Exercise goal -> Where an image appears in the data, omit it and reproduce the rest exactly.

* * *

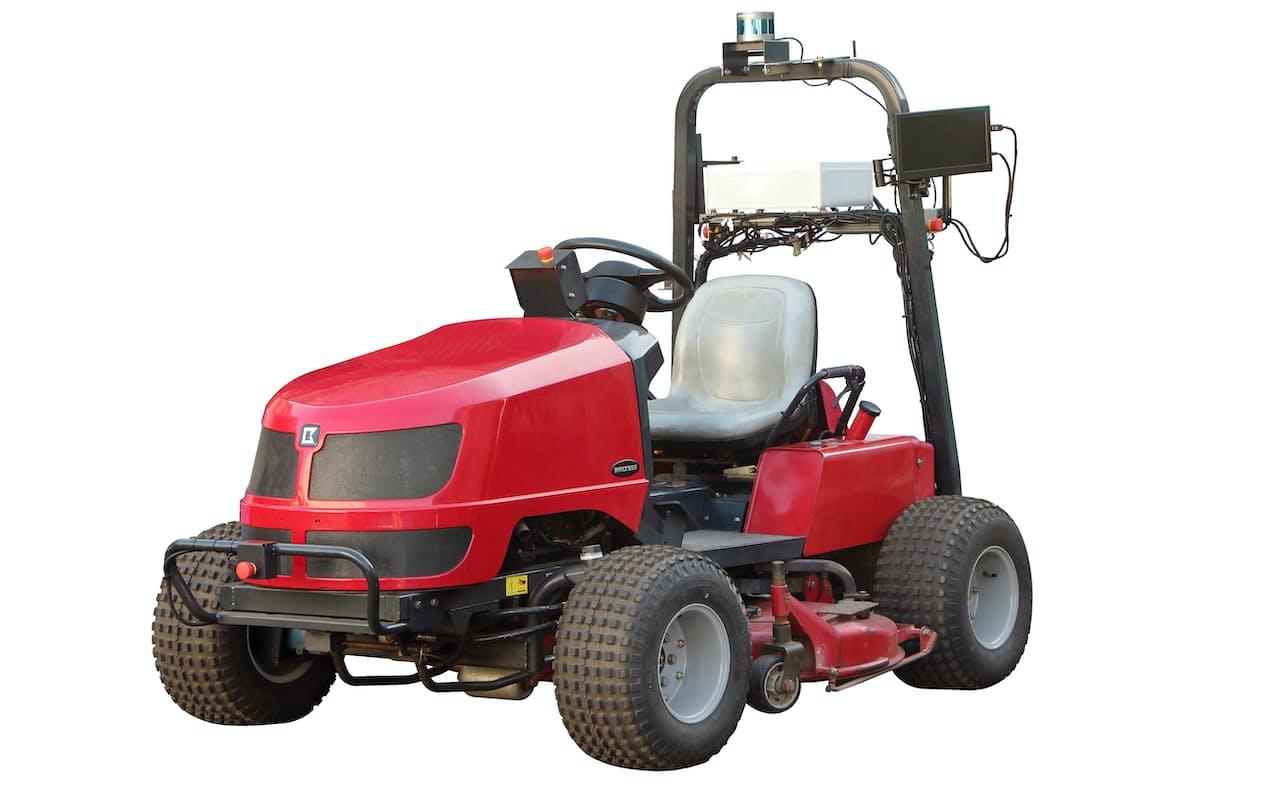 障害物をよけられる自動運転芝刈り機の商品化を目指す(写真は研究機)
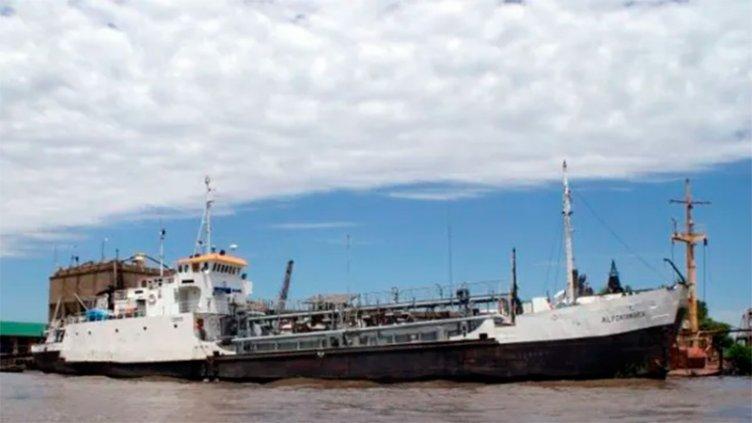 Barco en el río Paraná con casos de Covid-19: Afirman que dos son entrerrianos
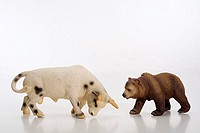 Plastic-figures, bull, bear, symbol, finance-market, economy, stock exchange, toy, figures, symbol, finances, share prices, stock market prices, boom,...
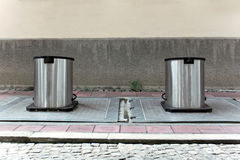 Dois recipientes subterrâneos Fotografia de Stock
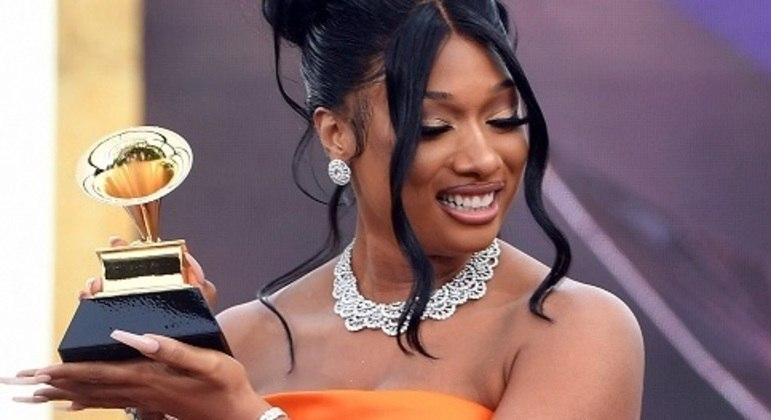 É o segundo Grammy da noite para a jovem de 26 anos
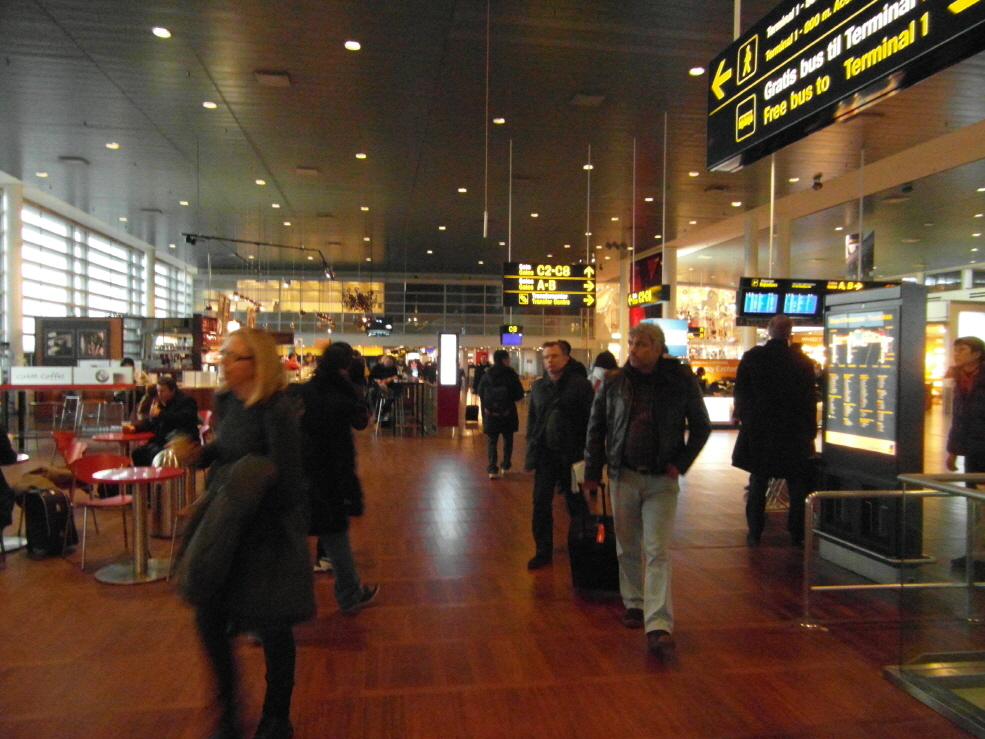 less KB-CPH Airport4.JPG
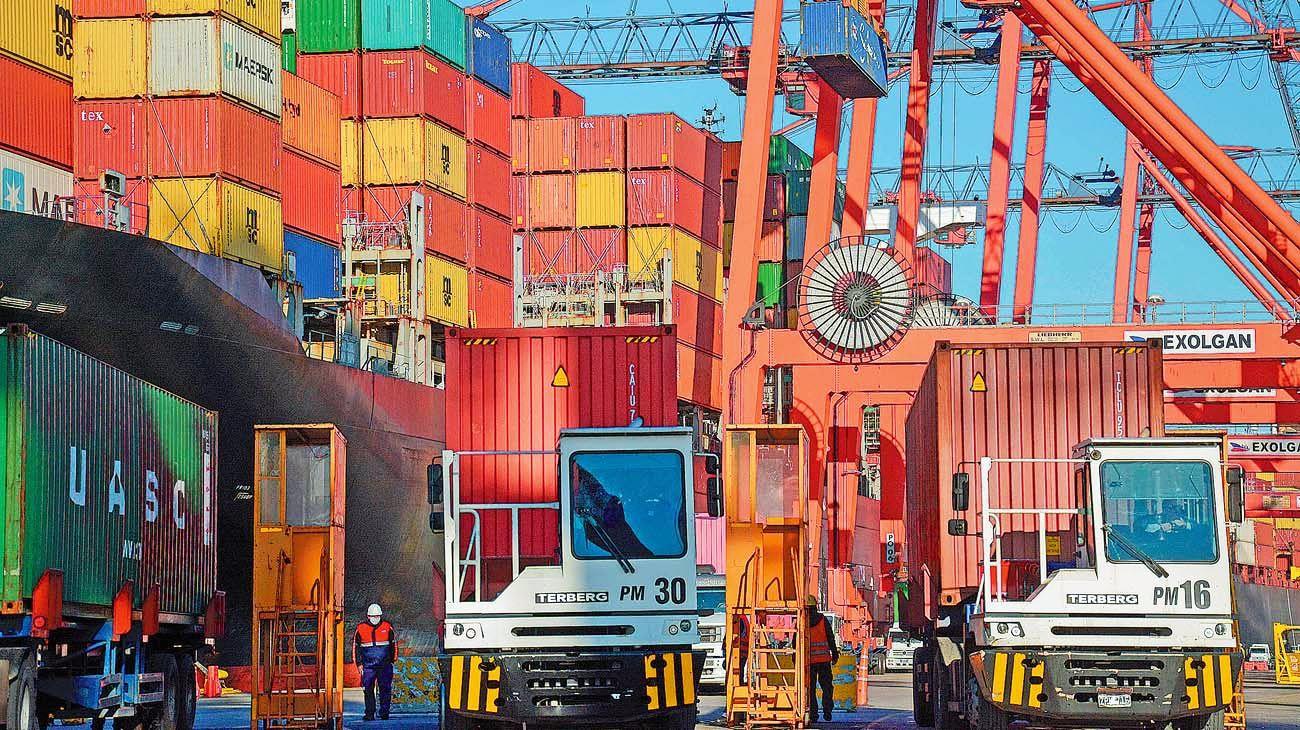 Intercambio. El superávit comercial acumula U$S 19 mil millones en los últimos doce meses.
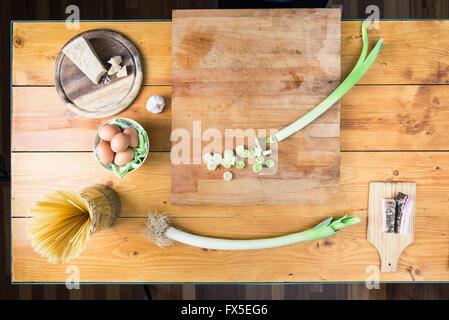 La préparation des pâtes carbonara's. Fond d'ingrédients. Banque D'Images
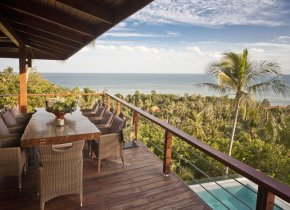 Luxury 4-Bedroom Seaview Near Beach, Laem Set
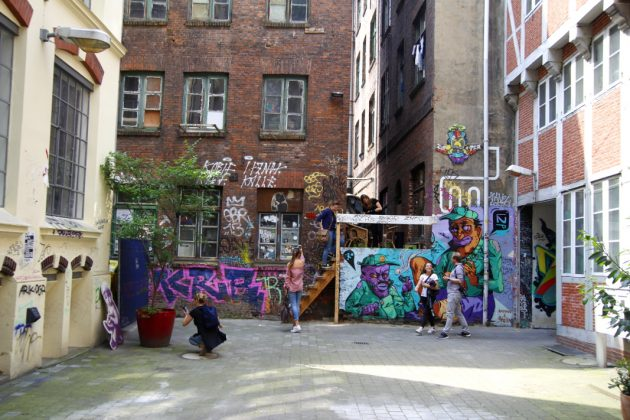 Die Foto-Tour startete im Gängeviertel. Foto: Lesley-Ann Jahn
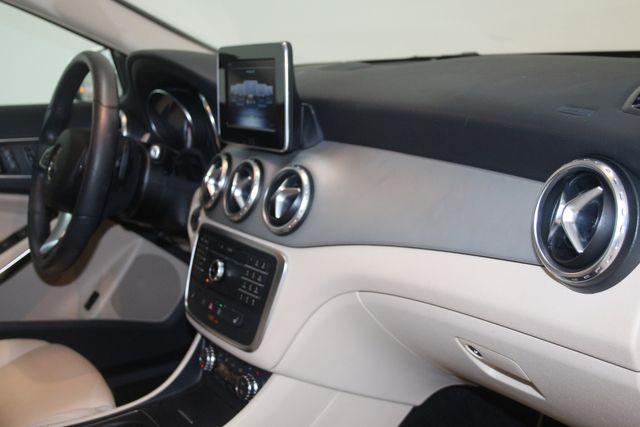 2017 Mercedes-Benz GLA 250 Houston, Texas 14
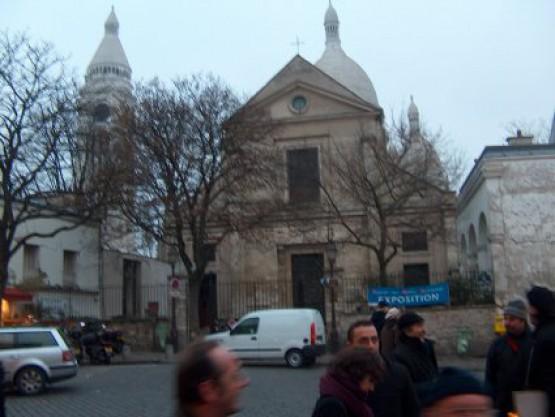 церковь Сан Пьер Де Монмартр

* * *

Your response ->
 障害物をよけられる自動運転芝刈り機の商品化を目指す(写真は研究機)
 Barco en el río Paraná con casos de Covid-19: Afirman que dos son entrerrianos
 Plastic-figures, bull, bear, symbol, finance-market, economy, stock exchange, toy, figures, symbol, finances, share prices, stock market prices, boom,...
 Dois recipientes subterrâneos Fotografia de Stock
 É o segundo Grammy da noite para a jovem de 26 anos
 less KB-CPH Airport4.JPG
 Intercambio. El superávit comercial acumula U$S 19 mil millones en los últimos doce meses.
 La préparation des pâtes carbonara's. Fond d'ingrédients. Banque D'Images
 Luxury 4-Bedroom Seaview Near Beach, Laem Set
 Die Foto-Tour startete im Gängeviertel. Foto: Lesley-Ann Jahn
 2017 Mercedes-Benz GLA 250 Houston, Texas 14
 церковь Сан Пьер Де Монмартр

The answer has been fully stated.